#### [The task]
Write out the capital stock description word for word, starting with "The following summary" and going on through "Find More Information.".

#### [Selected passage]
+ + + + + + +

DESCRIPTION OF CAPITAL STOCK
As of the date of this prospectus, our seventh amended and restated certificate of incorporation, as amended, or the Restated Certificate,
authorizes us to issue 160,000,000 shares of common stock, par value $0.01 per share, and 5,000,000 shares of preferred stock, par value $0.01 per share. As of March 31, 2018, 87,041,208 shares of common stock were outstanding and no
shares of our preferred stock were outstanding.
The following summary description of our capital stock is based on the provisions of the
Restated Certificate, our second amended and restated bylaws, as amended, or our Bylaws, and the applicable provisions of the General Corporation Law of the State of Delaware, or DGCL. This information may not be complete in all respects and is
qualified entirely by reference to the provisions of the Restated Certificate, our Bylaws and the DGCL. For information on how to obtain copies of the Restated Certificate and our Bylaws, which are exhibits to the registration statement of which
this prospectus forms a part, see Where You Can Find More Information.
Common Stock
The holders of common stock are entitled to one vote per share on all matters to be voted on by the stockholders. Stockholders have no
cumulative voting rights. Subject to the preferences of any outstanding shares of preferred stock, the holders of common stock are entitled to receive ratably any dividends our board of directors declares out of funds legally available for the
payment of dividends. If we are liquidated, dissolved or wound up, the holders of common stock are entitled to share pro rata all assets remaining after payment of liabilities and liquidation preferences of any outstanding shares of preferred stock.

+ + + + + + +

#### [Material provided]

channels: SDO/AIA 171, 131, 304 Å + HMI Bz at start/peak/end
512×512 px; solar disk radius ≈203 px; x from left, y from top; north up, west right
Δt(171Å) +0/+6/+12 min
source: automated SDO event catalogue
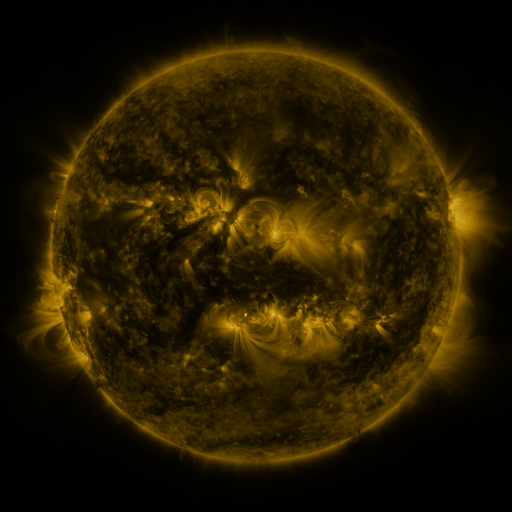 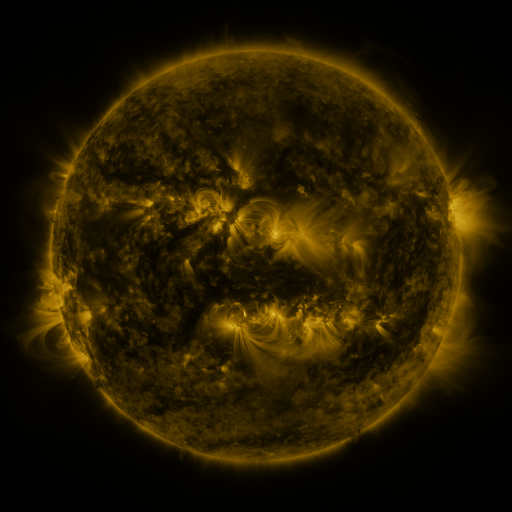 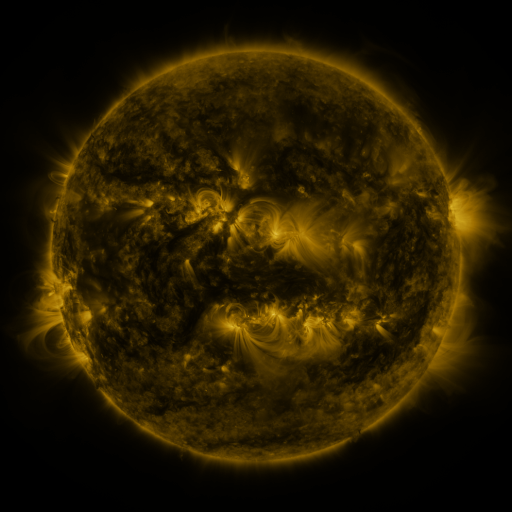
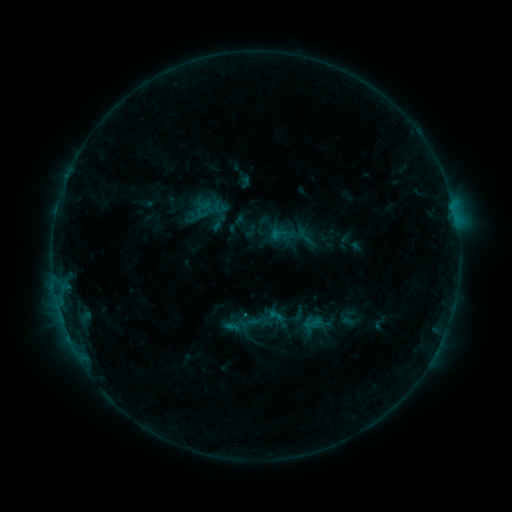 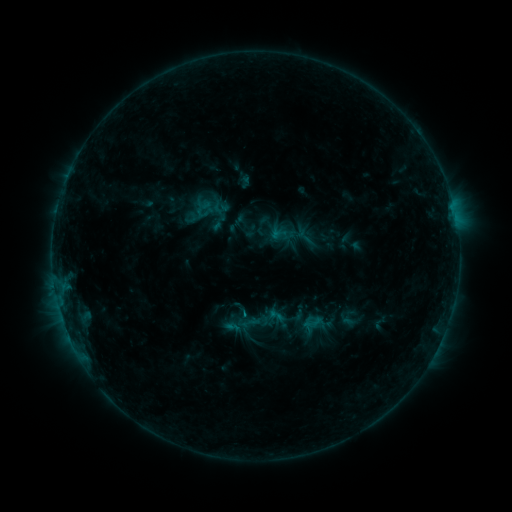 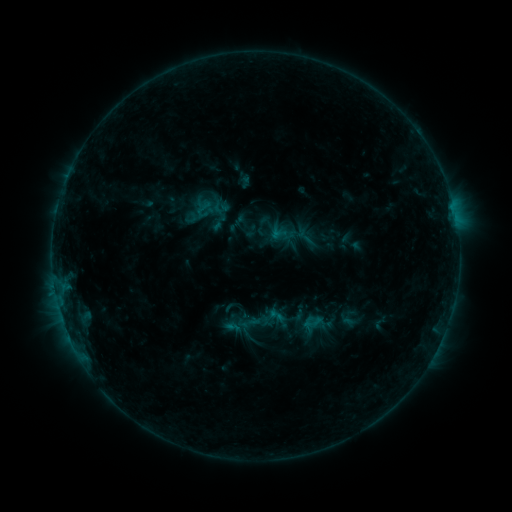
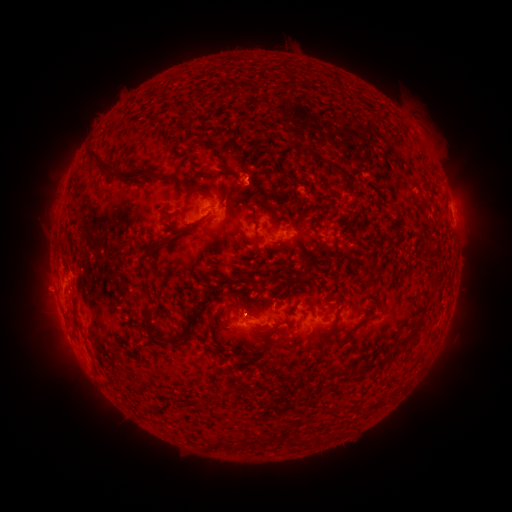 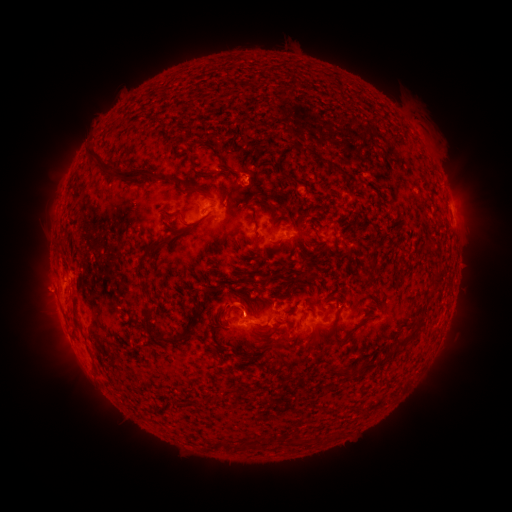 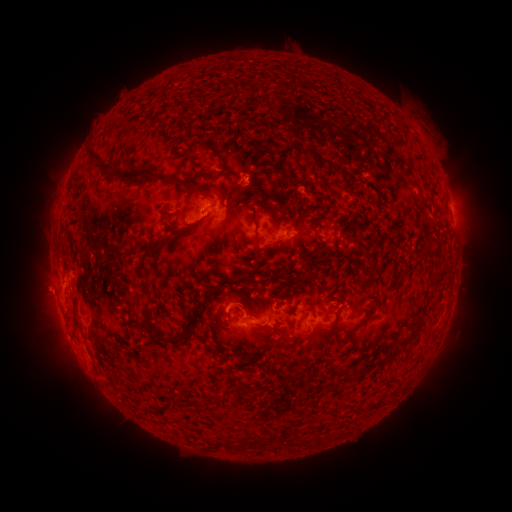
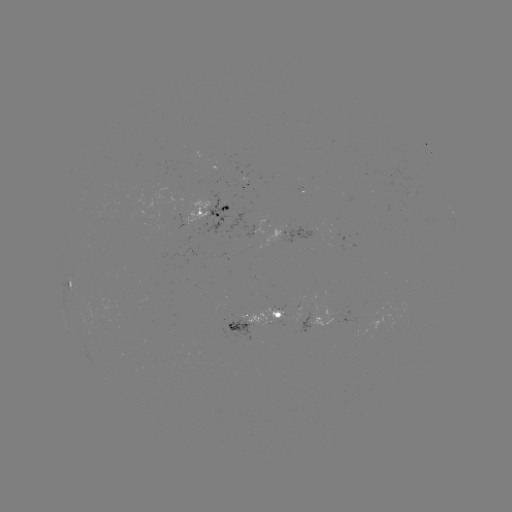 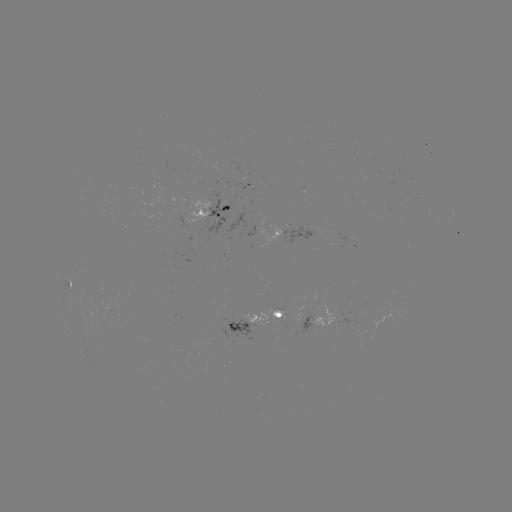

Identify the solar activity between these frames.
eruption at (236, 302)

+ + + + + + +

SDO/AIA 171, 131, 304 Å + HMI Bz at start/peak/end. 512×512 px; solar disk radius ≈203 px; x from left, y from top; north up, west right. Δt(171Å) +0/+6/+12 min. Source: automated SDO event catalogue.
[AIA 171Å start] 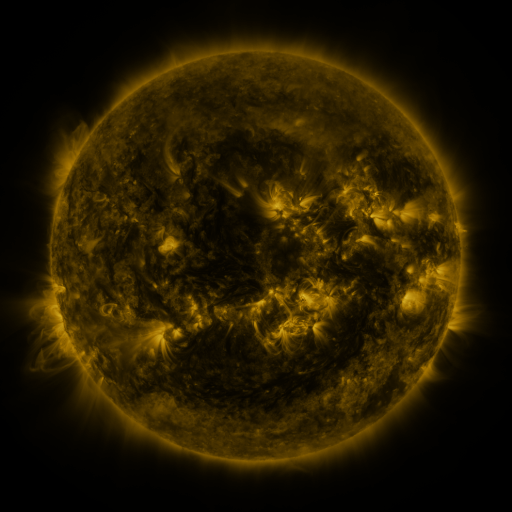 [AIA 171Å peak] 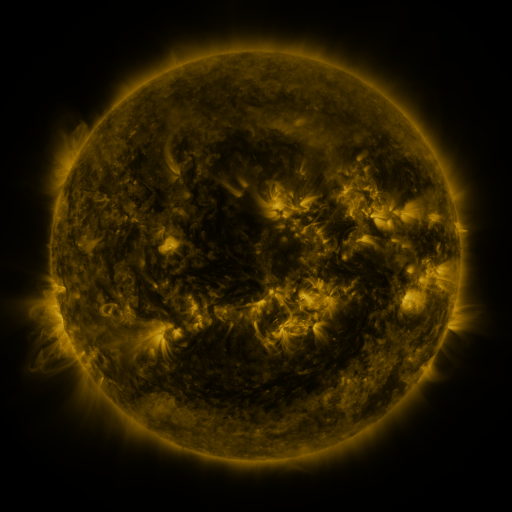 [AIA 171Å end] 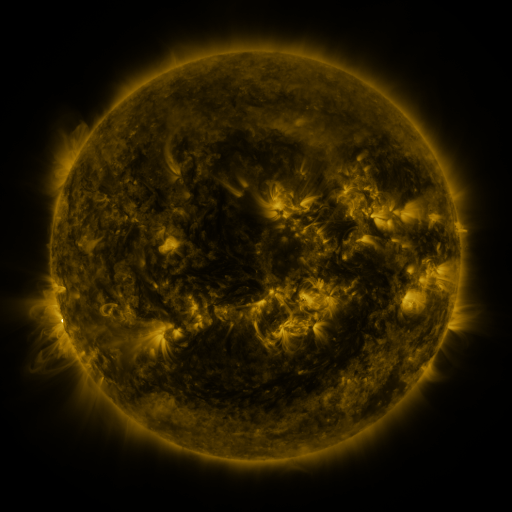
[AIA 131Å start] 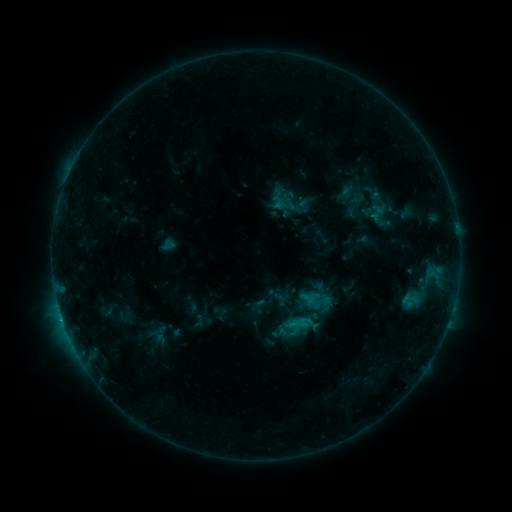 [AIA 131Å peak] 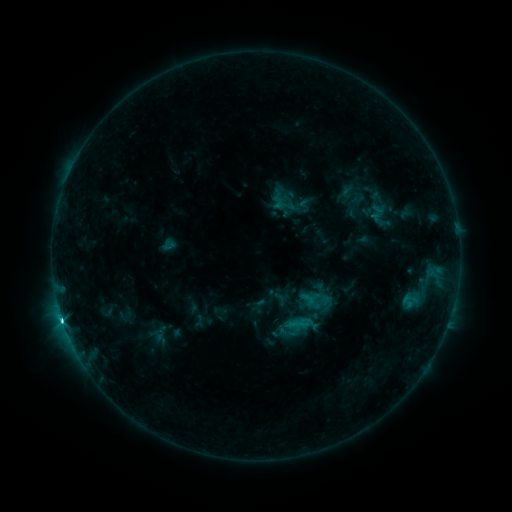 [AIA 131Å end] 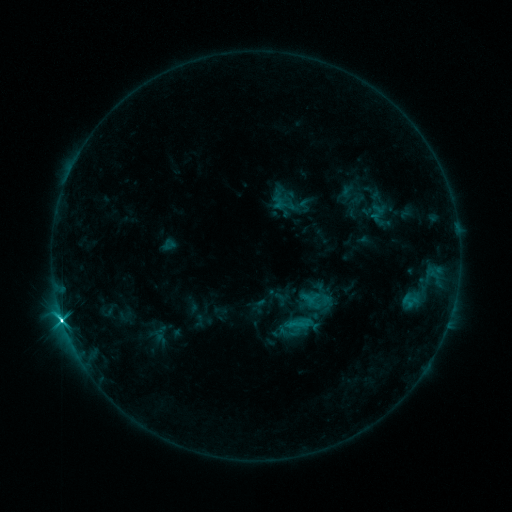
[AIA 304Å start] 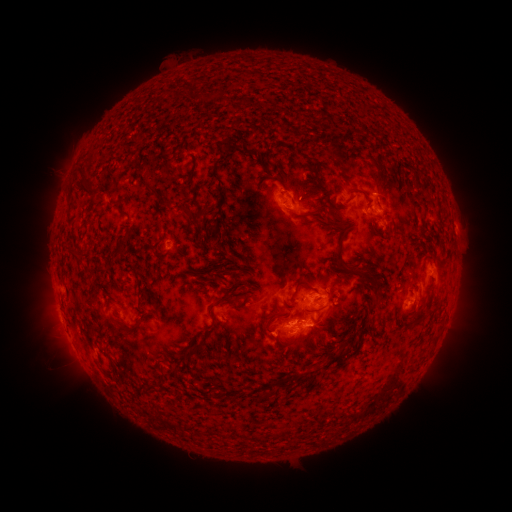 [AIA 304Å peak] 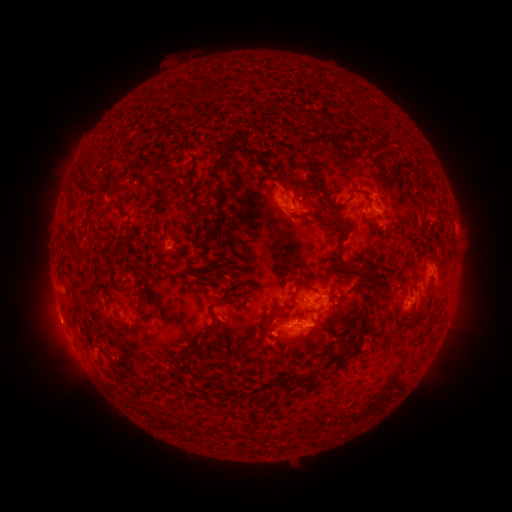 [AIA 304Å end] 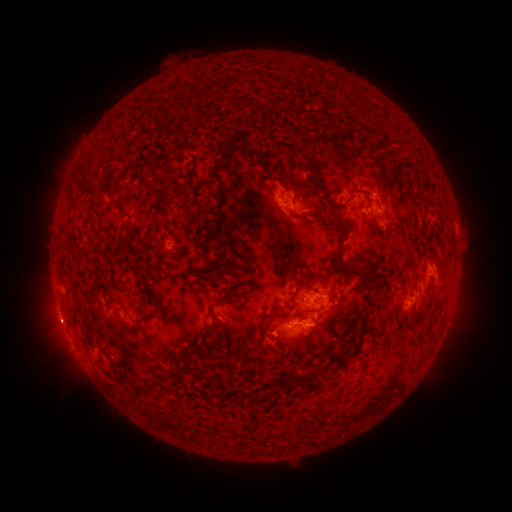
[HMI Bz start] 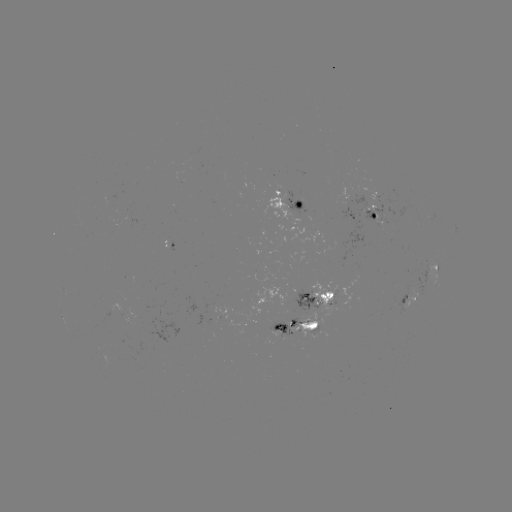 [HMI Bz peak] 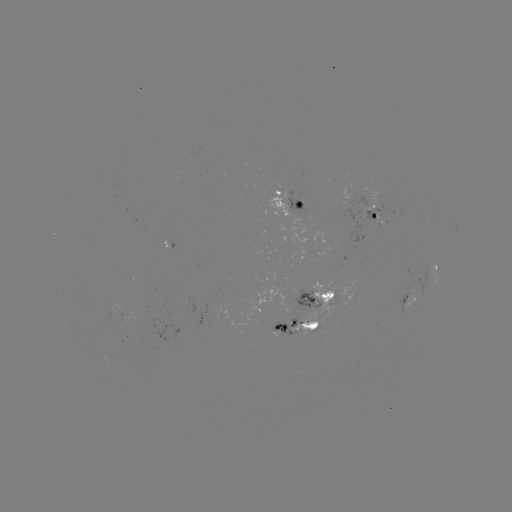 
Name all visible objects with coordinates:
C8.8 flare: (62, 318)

+ + + + + + +

#### [Reply to the task]
The following summary description of our capital stock is based on the provisions of the
Restated Certificate, our second amended and restated bylaws, as amended, or our Bylaws, and the applicable provisions of the General Corporation Law of the State of Delaware, or DGCL. This information may not be complete in all respects and is
qualified entirely by reference to the provisions of the Restated Certificate, our Bylaws and the DGCL. For information on how to obtain copies of the Restated Certificate and our Bylaws, which are exhibits to the registration statement of which
this prospectus forms a part, see Where You Can Find More Information.